Arbeitsauftrag A => Erläutern Sie in höchstens drei Sätzen, weshalb Moritz123 seine Partybilder verkleinern muss. Stützen Sie sich dabei auf die Forumsdiskussion über das automatische Verkleinern von Bildern.
Arbeitsauftrag B =>
Beantworten Sie anhand der Forumsdiskussion über das automatische Verkleinern von Bildern die folgenden Fragen:
(i) Auf welche Breite sollen die Bilder gebracht werden?
(ii) Welches Programm empfiehlt Tim C. anstelle von Photoshop?
(iii) Welche Photoshop-Funktion schlägt Martin Schaefer vor?
Arbeitsauftrag C => Schreiben Sie die Forumsdiskussion über das automatische Verkleinern von Bildern im Anschluss an den letzten Beitrag von Blumenkind weiter.

Zu untersuchender Text =>
'''
# Bilder automatisch verkleinern und abspeichern



## Moritz123 (12. Juli 2003)

Hallo,

ich habe gestern auf einer Party etliche hundert bilder geschossen, die nun ins Internet sollen.
Da diese im Format 1600x1200 sind, müssen sie natürlich verkleinert werden, sowohl vom Format, als auch von der Dateigröße.
Gibt es eiene Möglichkeit, Photoshop den quellbildordner zu benennen und ihm dann zu sagen, dass er die bilder auf eine Breite von 480, höhe variabel und sie dann jpeg-optimiert in einem anderen Ornder mit fortlaufender nummerierung (001.jpg,002.jpg,003.jpg,...) ablegt?

Vielen Dank!


----------



## killkrog (12. Juli 2003)

1. Da du schon über 200 Beiträge hast, würde ich mehr von dir erwarten...
2. Suchfunktion des Forums 
3. Begriff Stapelverarbeitung


----------



## Tim C. (12. Juli 2003)

Oder statt Photoshop IrfanView benutzen ...


----------



## Martin Schaefer (12. Juli 2003)

Oder statt IrfanView (urgs) die Funktion "Bild einpassen" in Photoshop
verwenden und eben mit Stapelverarbeitung automatisieren. 

Gruß
lightbox


----------



## BigChicken (13. Juli 2003)

Hi!

ImageRobot ist auch eine gute Alternative ;o)!

Gruß,
        André


----------



## Blumenkind (13. Juli 2003)

@killkrog: Unter dem Begriff "Stapelverarbeitung" findet die Suche leider nichts.;-)
'''
Nachstehende Daten =>
'''
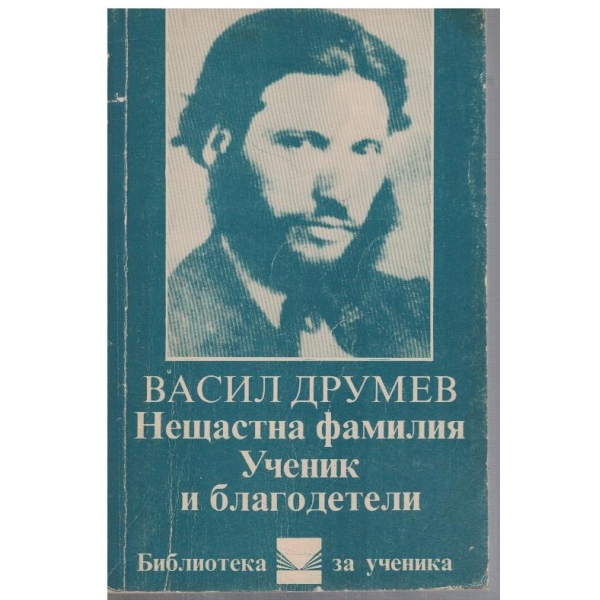Нещастна фамилия // Ученик и благодетели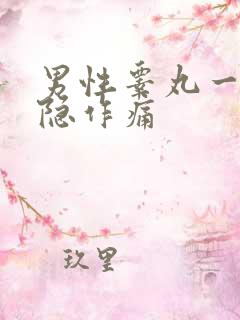 男性睾丸一侧隐隐作痛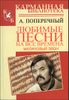 Малиновый звон. Любимые песни на все времена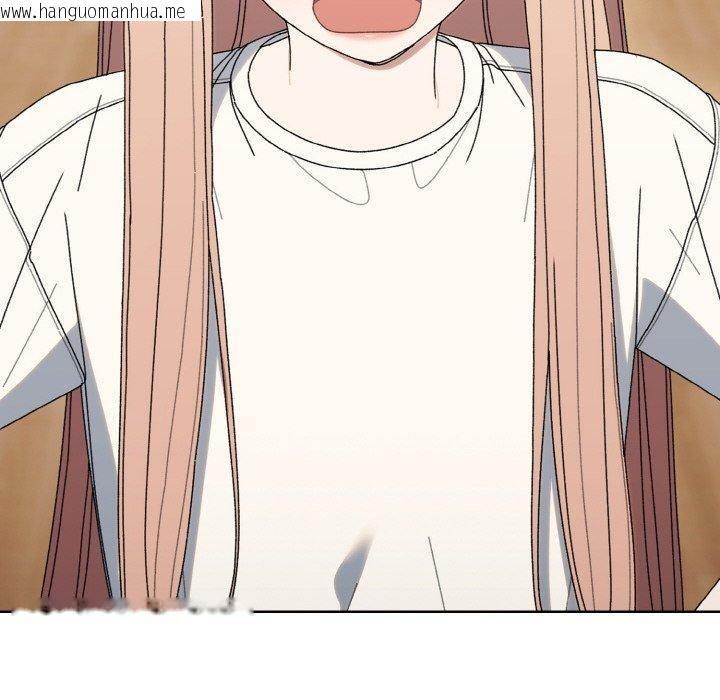 韩国漫画请把女儿交给我/老大!-请把女儿交给我!韩漫_请把女儿交给我/老大!-请把女儿交给我!-第66话在线免费阅读-韩国漫画-第54张图片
'''
Antwortfeld A => Die Bilder sollen ins Internet gestellt werden, liegen aber im Format 1600x1200 vor. Deshalb müssen sie sowohl im Format als auch in der Dateigröße verkleinert werden.

Antwortfeld B =>
(i) Auf eine Breite von 480, bei variabler Höhe.
(ii) IrfanView.
(iii) Die Funktion „Bild einpassen“, automatisiert mit Stapelverarbeitung.

Antwortfeld C =>
----------



## IEN (14. Juli 2003)

zeichne eine aktion auf:

bild -> bildgröße -> [eingabe der gewünschten Größe]

anschließend benutzt du diese aktion in der stapelverarbeitung:

Datei -> automatisieren -> stapelverarbeitung


gruß
ien


----------



## Martin Schaefer (14. Juli 2003)

> _Original geschrieben von IEN _
> *zeichne eine aktion auf:
> 
> bild -> bildgröße -> [eingabe der gewünschten Größe]
> ...



Und was passiert dann z.B. mit Hochformatbildern
oder mit anderem Seitenverhältnis?
Diese Aktion ist definitiv die Falsche. 

Zeichne die Aktion auf mit der Funktion "Bild einpassen",
wie ichs oben schon geschrieben habe. Gib als Maximalwerte
zweimal 800 ein, dann klappts so wie es soll.

Gruß
lightbox


----------



## Moritz123 (14. Juli 2003)

Hallo!

ich habs jetzt nach Lightboxens Anleitung gemacht, was auch ziemlich gut klappt.
Allerdings habe ich eingestellt, dass die Bilder direkt als 001.jpg, 002.jpg usw gespeichert werden, was zur Folge hat, dass jedes Mal das Fenster mit den Optimierungseinstellungen sichtbar wird und ich doch selbst "Hand anlegen" muss.
Kann man das auch irgendwie automatatisieren?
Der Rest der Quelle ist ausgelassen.